From: Konstantin Khlebnikov
Date: Mon Oct 02 2017 - 16:58:54 EST

On 02.10.2017 22:54, Linus Torvalds wrote:
On Mon, Oct 2, 2017 at 2:54 AM, Konstantin Khlebnikov
<khlebnikov@xxxxxxxxxxxxxx> wrote:

This patch implements write-behind policy which tracks sequential writes
and starts background writeback when have enough dirty pages in a row.

This looks lovely to me.

I do wonder if you also looked at finishing the background
write-behind at close() time, because it strikes me that once you
start doing that async writeout, it would probably be good to make
sure you try to do the whole file.

Smaller files or tails is lesser problem and forced writeback here
might add bigger overhead due to small requests or too random IO.
Also open+append+close pattern could generate too much IO.

I'm thinking of filesystems that do delayed allocation etc - I'd
expect that you'd want the whole file to get allocated on disk
together, rather than have the "first 256kB aligned chunks" allocated
thanks to write-behind, and then the final part allocated much later
(after other files may have triggered their own write-behind). Think
loads like copying lots of pictures around, for example.

As far as I know ext4 preallocates space beyond file end for writing
patterns like append + fsync. Thus allocated extents should be bigger
than 256k. I haven't looked into this yet.

I don't have any particularly strong feelings about this, but I do
suspect that once you have started that IO, you do want to finish it
all up as the file write is done. No?

I'm aiming into continuous file operations like downloading huge file
or writing verbose log. Original motivation came from low-latency server
workloads which suffers from parallel bulk operations which generates
tons of dirty pages. Probably for general-purpose usage thresholds
should be increased significantly to cover only really bulky patterns.

It would also be really nice to see some numbers.

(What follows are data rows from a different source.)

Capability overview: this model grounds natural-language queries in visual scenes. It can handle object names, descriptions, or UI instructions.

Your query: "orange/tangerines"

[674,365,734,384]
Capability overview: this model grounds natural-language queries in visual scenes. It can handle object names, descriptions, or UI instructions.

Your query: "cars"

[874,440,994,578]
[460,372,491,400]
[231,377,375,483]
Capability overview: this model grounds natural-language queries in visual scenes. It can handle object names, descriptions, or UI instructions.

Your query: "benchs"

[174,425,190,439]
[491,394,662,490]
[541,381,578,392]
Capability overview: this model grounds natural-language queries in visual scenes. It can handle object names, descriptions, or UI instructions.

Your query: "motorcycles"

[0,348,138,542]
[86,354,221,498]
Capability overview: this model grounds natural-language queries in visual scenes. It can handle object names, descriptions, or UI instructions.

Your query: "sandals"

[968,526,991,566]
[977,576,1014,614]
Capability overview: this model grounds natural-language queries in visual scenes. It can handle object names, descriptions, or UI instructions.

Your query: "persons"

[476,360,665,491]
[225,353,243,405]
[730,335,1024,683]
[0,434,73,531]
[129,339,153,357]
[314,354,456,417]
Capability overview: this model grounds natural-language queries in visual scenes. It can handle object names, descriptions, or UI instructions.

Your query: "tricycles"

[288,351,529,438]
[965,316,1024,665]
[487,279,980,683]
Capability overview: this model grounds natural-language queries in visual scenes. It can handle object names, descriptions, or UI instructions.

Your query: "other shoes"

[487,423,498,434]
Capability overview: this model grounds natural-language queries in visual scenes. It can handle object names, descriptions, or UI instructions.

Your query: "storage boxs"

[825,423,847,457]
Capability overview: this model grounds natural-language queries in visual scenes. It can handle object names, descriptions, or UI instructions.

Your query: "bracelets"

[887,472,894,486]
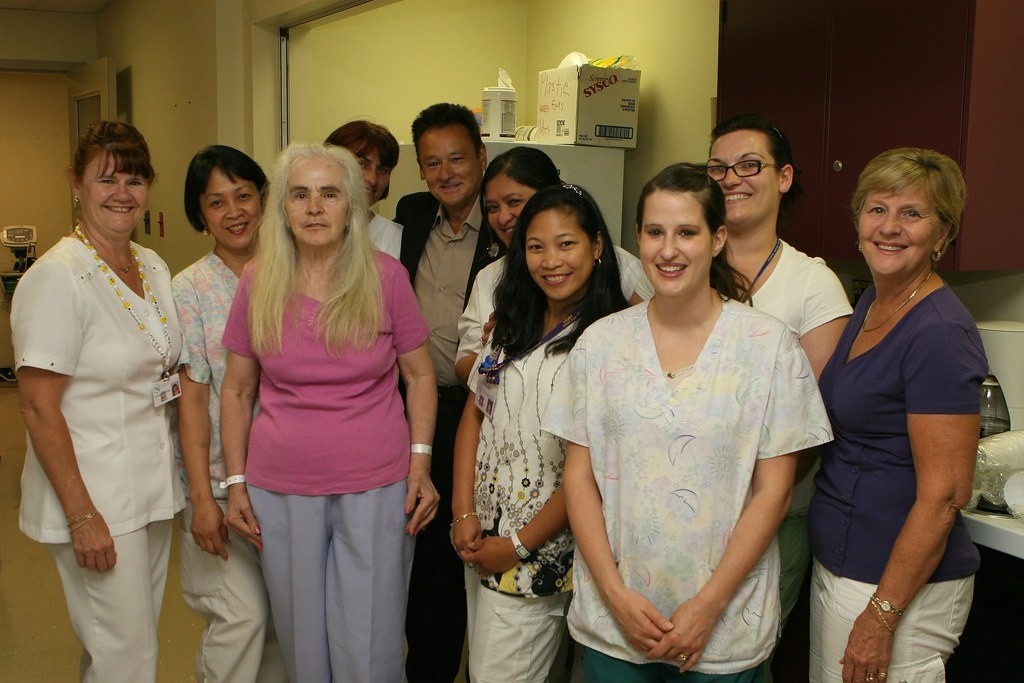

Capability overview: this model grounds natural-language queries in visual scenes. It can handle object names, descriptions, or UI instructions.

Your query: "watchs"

[511,532,531,559]
[872,591,905,616]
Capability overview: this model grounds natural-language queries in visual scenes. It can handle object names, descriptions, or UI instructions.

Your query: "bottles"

[479,87,517,141]
[979,369,1010,439]
[515,126,536,141]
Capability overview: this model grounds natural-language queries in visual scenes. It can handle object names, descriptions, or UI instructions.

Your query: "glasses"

[706,159,778,181]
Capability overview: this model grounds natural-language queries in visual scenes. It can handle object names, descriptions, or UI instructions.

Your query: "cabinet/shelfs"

[712,0,1024,277]
[377,143,625,248]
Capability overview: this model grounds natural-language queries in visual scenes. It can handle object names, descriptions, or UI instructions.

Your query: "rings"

[480,335,486,344]
[877,671,888,679]
[865,672,877,682]
[679,653,688,662]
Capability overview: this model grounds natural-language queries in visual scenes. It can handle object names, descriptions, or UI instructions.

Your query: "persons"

[9,119,181,683]
[171,103,654,683]
[707,117,855,683]
[173,384,180,396]
[807,148,987,683]
[537,163,834,683]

Perhaps a comparison
of "vmstat 1" or similar when writing a big file to some slow medium
like a USB stick (which is something we've done very very badly at,
and this should help smooth out)?

I'll try to find out some real cases with numbers.

For now I see that massive write + fdatasync (dd conf=fdatasync, fio)
always ends earlier because writeback now starts earlier too.
Without fdatasync it's obviously slower.

Cp to usb stick + umount should show same result, plus cp could be
interrupted at any point without contaminating cache with dirty pages.

Kernel compilation tooks almost the same time because most files are
smaller than 256k.